Restate the following entries exactly. Keep the pictures out.

BEGIN Data

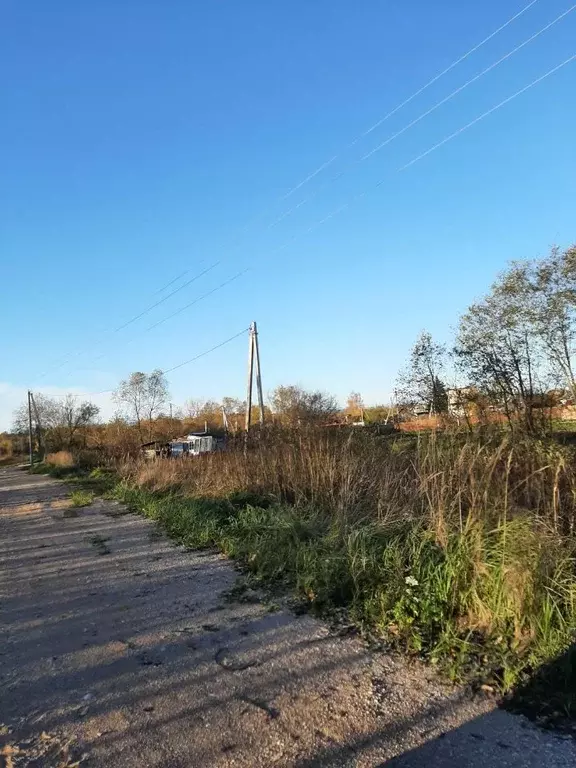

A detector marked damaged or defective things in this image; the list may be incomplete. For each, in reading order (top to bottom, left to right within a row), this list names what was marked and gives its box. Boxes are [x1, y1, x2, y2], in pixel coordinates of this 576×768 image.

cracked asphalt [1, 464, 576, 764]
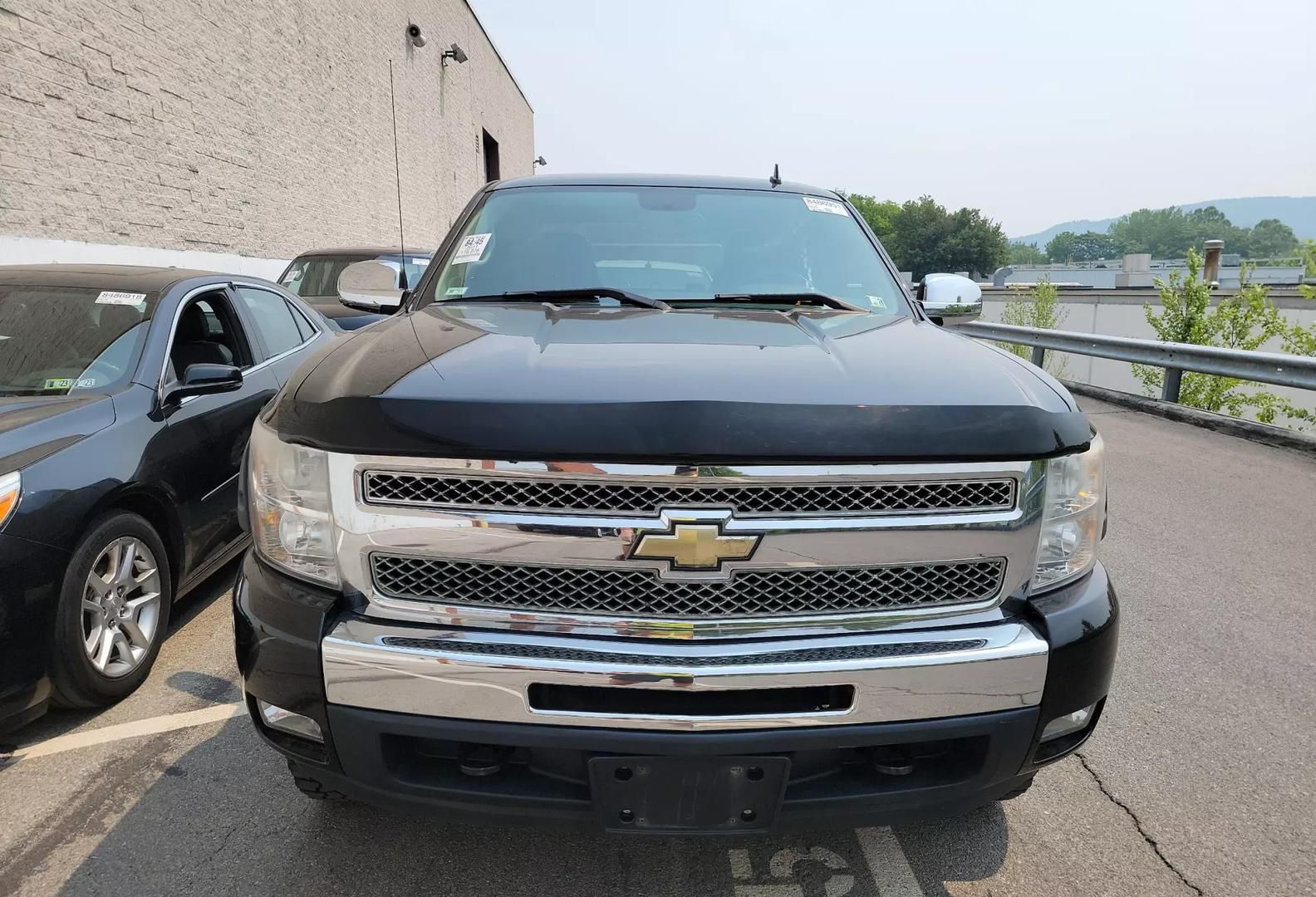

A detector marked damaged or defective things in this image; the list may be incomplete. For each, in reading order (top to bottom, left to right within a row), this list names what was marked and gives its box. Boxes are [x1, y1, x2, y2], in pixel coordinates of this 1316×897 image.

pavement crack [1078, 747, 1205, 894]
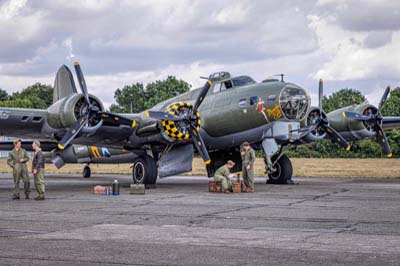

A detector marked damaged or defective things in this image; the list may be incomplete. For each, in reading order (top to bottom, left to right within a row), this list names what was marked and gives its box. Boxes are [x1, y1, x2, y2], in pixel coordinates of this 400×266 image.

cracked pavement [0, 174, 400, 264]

END Data

Response:
A detector marked damaged or defective things in this image; the list may be incomplete. For each, in reading order (top to bottom, left to right within a row), this list names what was marked and gives its box. Boxes are [x1, y1, x2, y2], in pixel coordinates of this 576×768 image.

cracked asphalt [1, 464, 576, 764]

A detector marked damaged or defective things in this image; the list may be incomplete. For each, in reading order (top to bottom, left to right within a row), this list names what was marked and gives its box. Boxes are [x1, y1, x2, y2], in pixel coordinates of this 1316×897 image.

pavement crack [1078, 747, 1205, 894]

A detector marked damaged or defective things in this image; the list may be incomplete. For each, in reading order (top to bottom, left to right within a row), this list names what was marked and gives its box. Boxes are [x1, y1, x2, y2], in pixel coordinates of this 400×266 image.

cracked pavement [0, 174, 400, 264]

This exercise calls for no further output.